Analyse | Gros changements en vue à Québec solidaire

14 novembre 2024
Analyse | Gros changements en vue à Québec solidaire

Assahafa.com

L’image est l’objet de moqueries à l’intérieur même des rangs du parti depuis plusieurs années. Sur la page Wikipédia consacrée à Québec solidaire (QS) apparaît ce qu’on présente comme l’organigramme de la formation politique. L’illustration n’est pas entièrement fidèle à la réalité, mais elle donne une bonne idée de la manière dont les choses fonctionnent à l’interne.

Les structures sont multiples et les liens entre elles, difficiles à saisir, tellement ils sont sinueux. En ce moment, des gens qui comprennent vraiment le fonctionnement de Québec solidaire, il doit y en avoir une trentaine, confie une personne bien au fait de ce qu’on appelle, dans le jargon, les statuts.

Lors de la rédaction de ces règles, l’idée était d’instaurer une démocratie collégiale. On voulait surtout empêcher un petit groupe de personnes d’exercer une influence indue sur les affaires du parti. Pour y arriver, on s’était notamment inspiré des façons de faire des centrales syndicales.

Dix-huit ans après la fondation de QS, on constate toutefois que cette façon de faire a ses limites. Le problème, c’est qu’on ne peut pas avoir les mêmes attentes envers des militants bénévoles qu’envers des délégués syndicaux qui sont en libération syndicale.

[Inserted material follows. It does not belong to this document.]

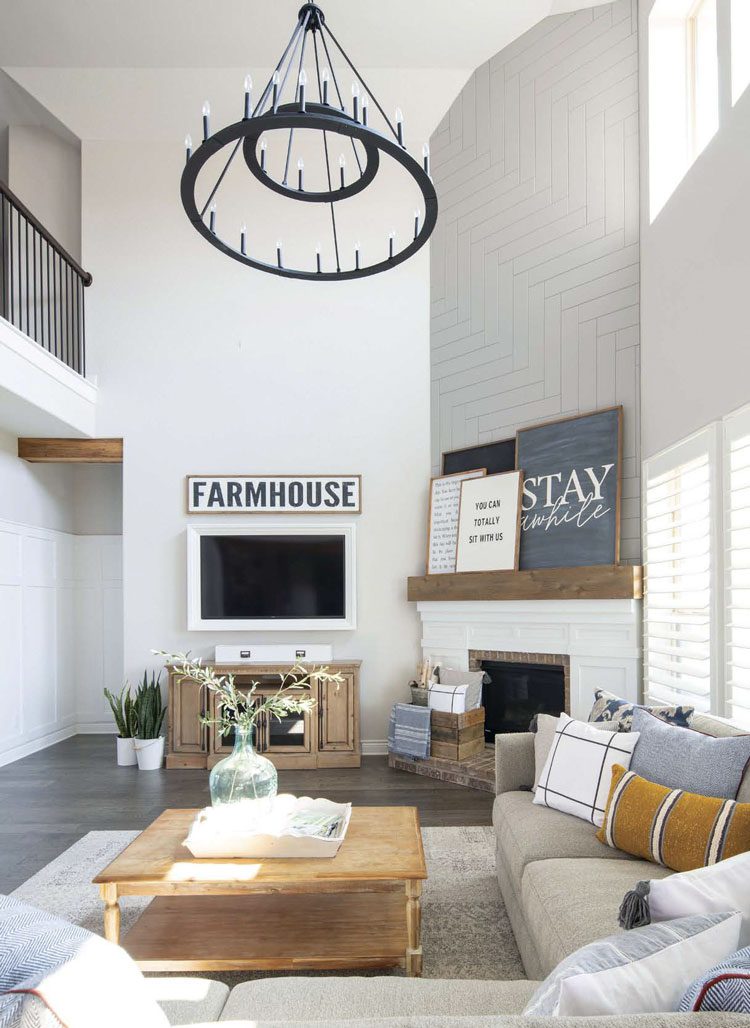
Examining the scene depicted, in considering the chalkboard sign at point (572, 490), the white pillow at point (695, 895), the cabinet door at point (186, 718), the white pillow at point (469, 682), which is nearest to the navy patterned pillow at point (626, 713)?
the white pillow at point (695, 895)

Là, on en demande énormément à nos bénévoles, indique-t-on en coulisses.

Une véritable campagne à la direction

Premier changement qui sera proposé aux militants en fin de semaine : transformer les courses aux postes de co-porte-parole. L’année dernière, la course ayant opposé Émilise Lessard-Therrien à Christine Labrie et à Ruba Ghazal n’avait pas produit les retombées escomptées.

Comme seuls les délégués choisis pour participer au congrès avaient le droit de vote, il n’y avait pas d’incitatif pour que les candidates recueillent des dons ou recrutent de nouveaux membres. La course avait d’ailleurs suscité bien peu d’intérêt dans les médias.

Si la proposition sur la table est acceptée, on transformera la course à ces postes en véritable campagne à la direction. On implantera aussi le suffrage universel, de manière à accroître l’influence des membres et à renforcer la légitimité des porte-paroles.

Le chef serait un des co-porte-paroles

S’il n’est pas question de renoncer au système actuel des co-porte-paroles féminin et masculin, on propose toutefois de faire de l’un d’eux le chef du parti au sens de la loi.

Dans une séquence passée à l’histoire, lors du débat des chefs de 2018, Jean-François Lisée – alors à la tête du Parti québécois – avait accusé Québec solidaire de cacher son véritable chef. La fonction était alors occupée par le secrétaire du parti, un militant que personne ne connaissait.

À l’époque, QS avait ridiculisé l’attaque, y voyant une tentative de diversion. Six ans plus tard, on admet toutefois que le coup a porté. On veut se débarrasser de tout ce qui a l’air caché, tout ce qui est : il y a quelqu’un qui tire les ficelles par en arrière.

Et le politburo?

Le parti propose aussi une innovation : pouvoir poser des questions directement aux membres, à la manière d’un référendum. Les résultats obtenus lors de ces consultations auraient la même valeur qu’une résolution adoptée en congrès.

On souhaite par ailleurs revoir le fonctionnement du conseil national pour le rendre plus souple, transformer les associations régionales pour réduire le nombre de paliers décisionnels et fusionner les commissions thématiques avec les réseaux militants. L’addition de tous ces changements aurait pour effet d’accroître le pouvoir des membres.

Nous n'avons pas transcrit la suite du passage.